■ BRIEF:
Going down the listing below, print exactly each line from the one with "After 9 Months" up to and including the one with "Cities We're Hiring In", and skip the rest.

■ ENTRIES SUPPLIED:
+---+
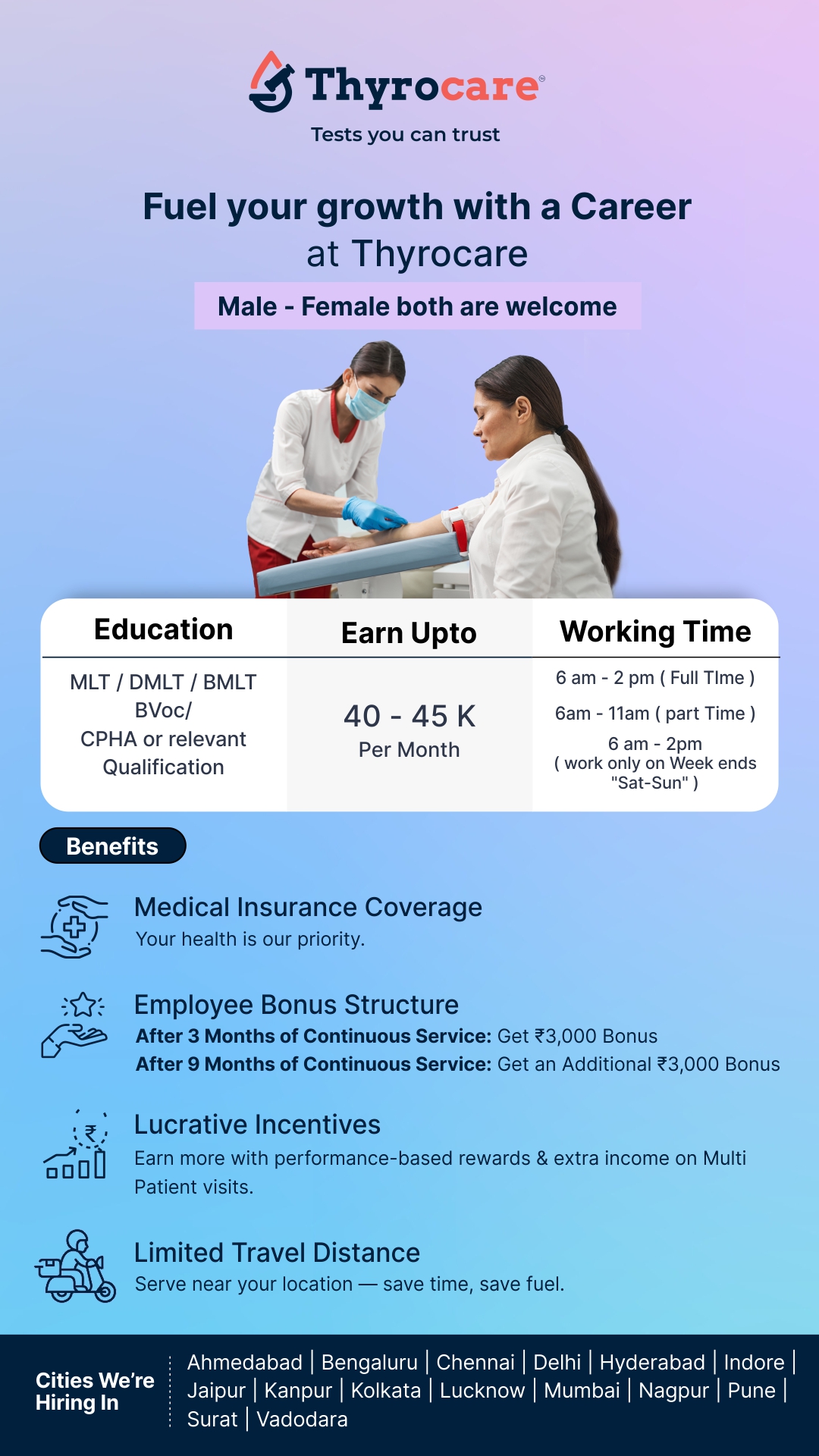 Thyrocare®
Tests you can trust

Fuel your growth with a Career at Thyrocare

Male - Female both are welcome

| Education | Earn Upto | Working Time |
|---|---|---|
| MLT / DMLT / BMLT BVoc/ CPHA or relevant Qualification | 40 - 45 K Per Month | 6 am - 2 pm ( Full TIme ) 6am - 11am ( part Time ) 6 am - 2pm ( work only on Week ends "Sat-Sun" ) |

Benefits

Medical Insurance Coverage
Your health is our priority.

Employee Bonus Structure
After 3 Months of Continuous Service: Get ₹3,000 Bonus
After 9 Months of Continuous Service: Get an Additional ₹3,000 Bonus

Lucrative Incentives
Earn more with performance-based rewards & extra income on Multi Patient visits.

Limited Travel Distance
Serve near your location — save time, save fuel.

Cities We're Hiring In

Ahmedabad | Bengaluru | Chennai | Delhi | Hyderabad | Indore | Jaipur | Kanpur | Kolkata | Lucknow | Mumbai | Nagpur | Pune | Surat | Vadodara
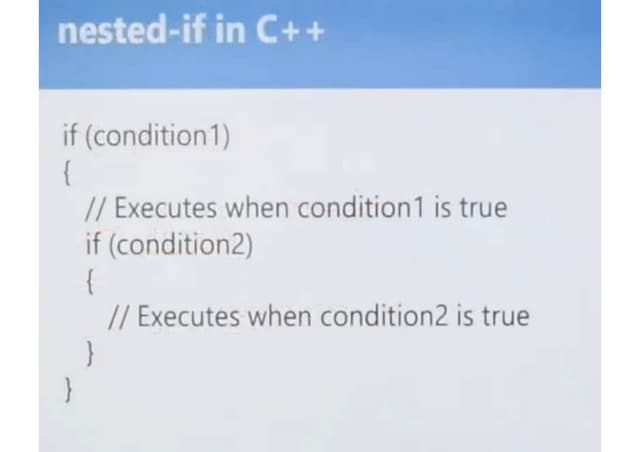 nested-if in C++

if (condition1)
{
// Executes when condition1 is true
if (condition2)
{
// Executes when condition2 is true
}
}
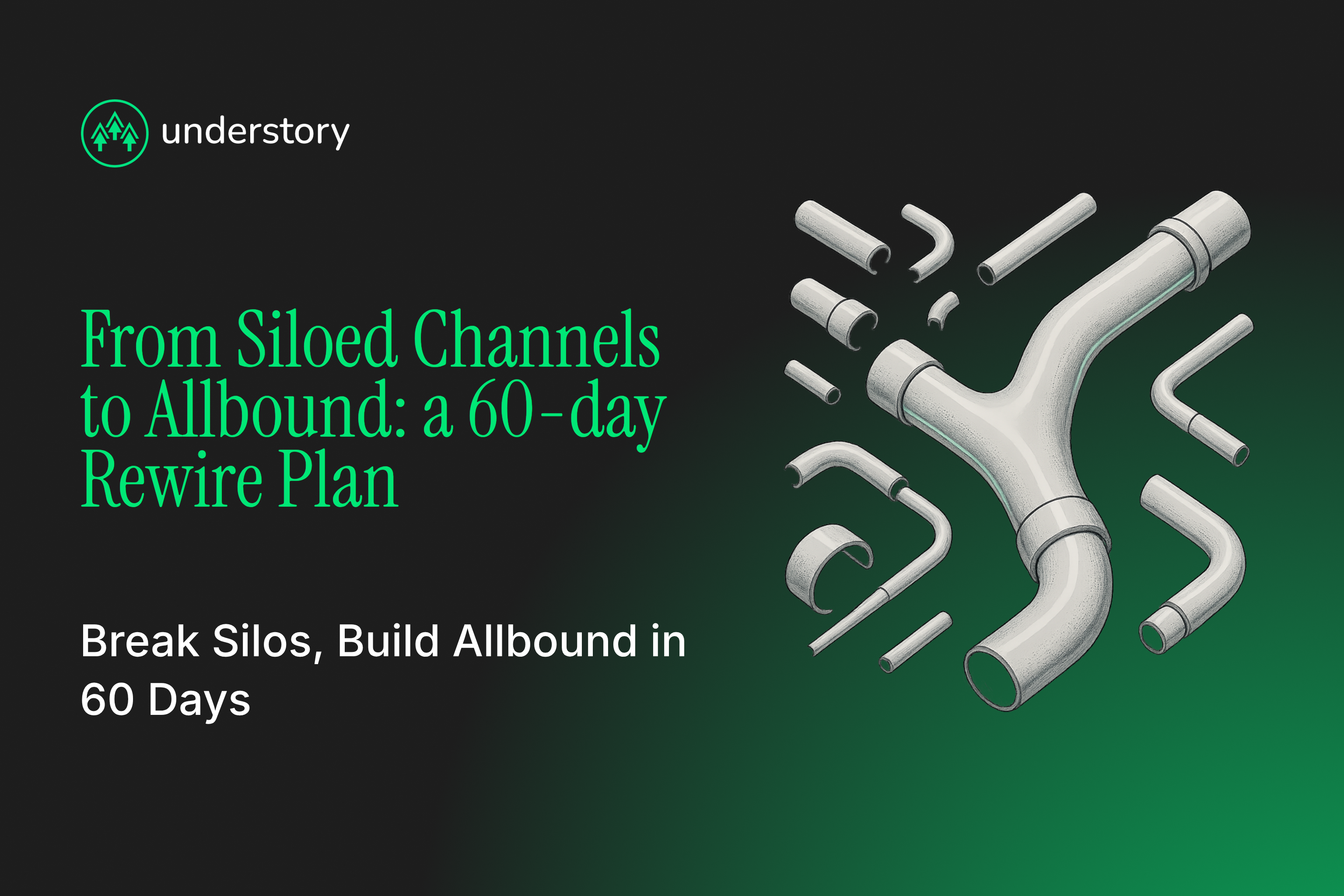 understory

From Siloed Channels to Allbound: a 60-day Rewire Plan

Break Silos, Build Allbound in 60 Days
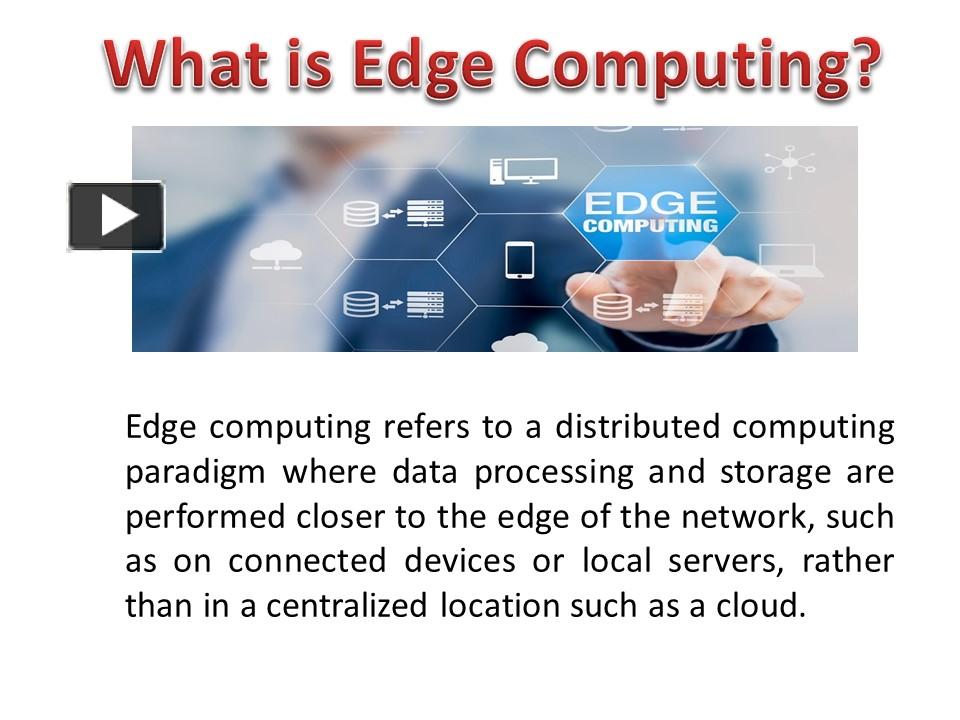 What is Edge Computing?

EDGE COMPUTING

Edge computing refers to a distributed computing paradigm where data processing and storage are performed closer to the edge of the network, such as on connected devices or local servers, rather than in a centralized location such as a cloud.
+---+
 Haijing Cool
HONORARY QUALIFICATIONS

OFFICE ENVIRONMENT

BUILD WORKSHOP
+---+
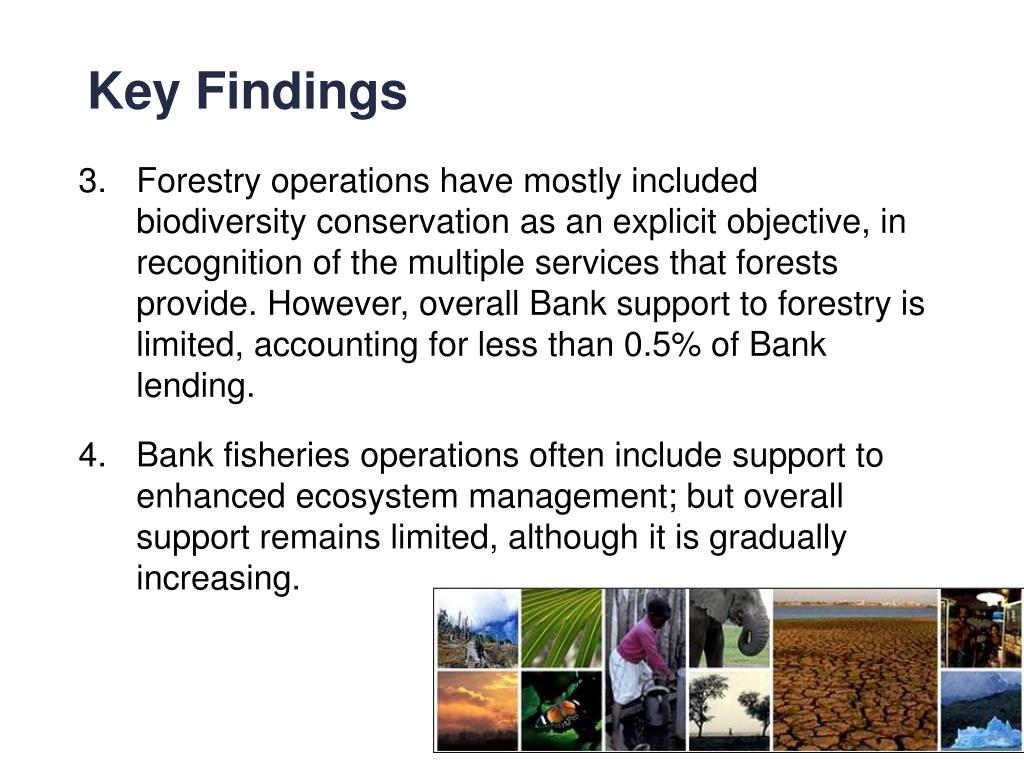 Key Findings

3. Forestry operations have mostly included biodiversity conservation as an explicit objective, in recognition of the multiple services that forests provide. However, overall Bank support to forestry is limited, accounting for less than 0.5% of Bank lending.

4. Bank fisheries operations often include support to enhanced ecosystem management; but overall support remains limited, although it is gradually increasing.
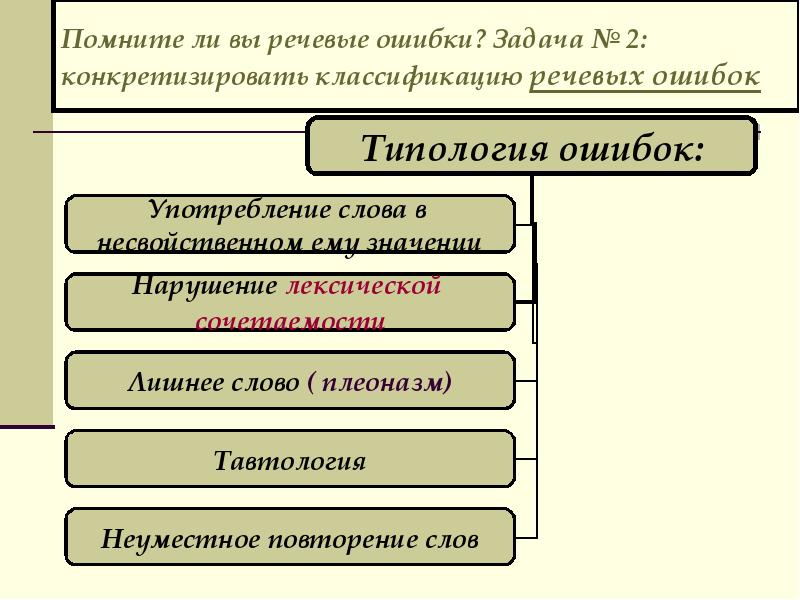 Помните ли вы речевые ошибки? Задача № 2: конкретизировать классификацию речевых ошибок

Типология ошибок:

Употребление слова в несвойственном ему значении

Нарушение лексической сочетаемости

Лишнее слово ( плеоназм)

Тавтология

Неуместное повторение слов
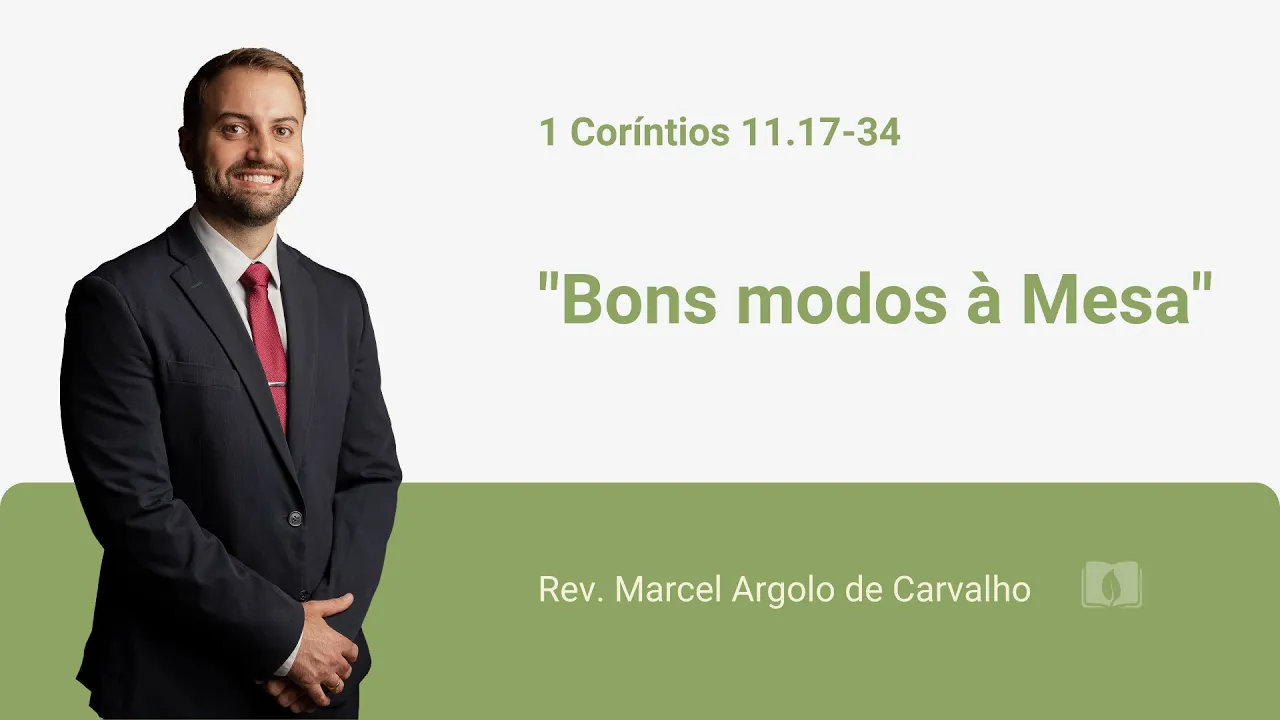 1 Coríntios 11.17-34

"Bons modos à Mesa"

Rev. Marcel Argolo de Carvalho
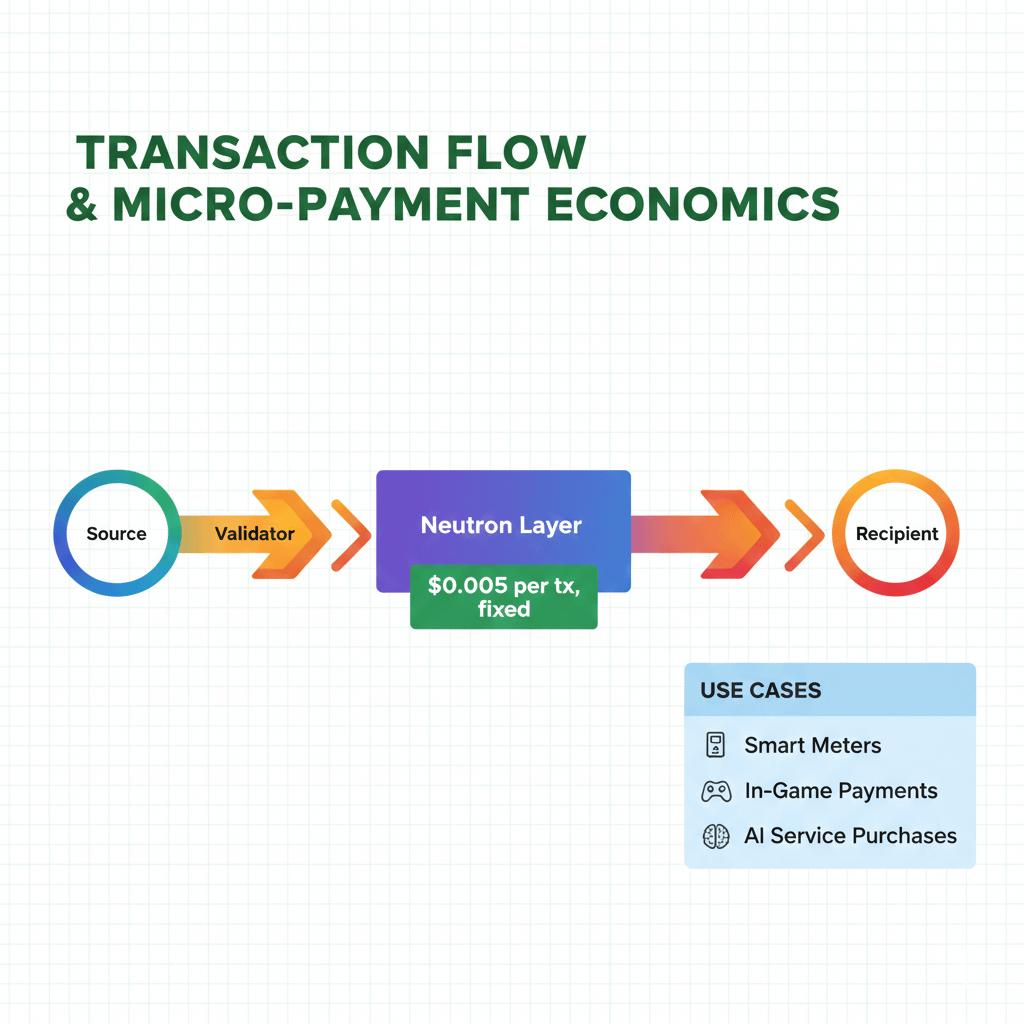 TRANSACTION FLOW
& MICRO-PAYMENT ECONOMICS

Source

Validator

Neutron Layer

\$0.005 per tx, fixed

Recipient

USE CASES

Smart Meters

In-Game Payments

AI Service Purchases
+---+
■ SOLUTION FOR THIS EXERCISE:
After 9 Months of Continuous Service: Get an Additional ₹3,000 Bonus

Lucrative Incentives
Earn more with performance-based rewards & extra income on Multi Patient visits.

Limited Travel Distance
Serve near your location — save time, save fuel.

Cities We're Hiring In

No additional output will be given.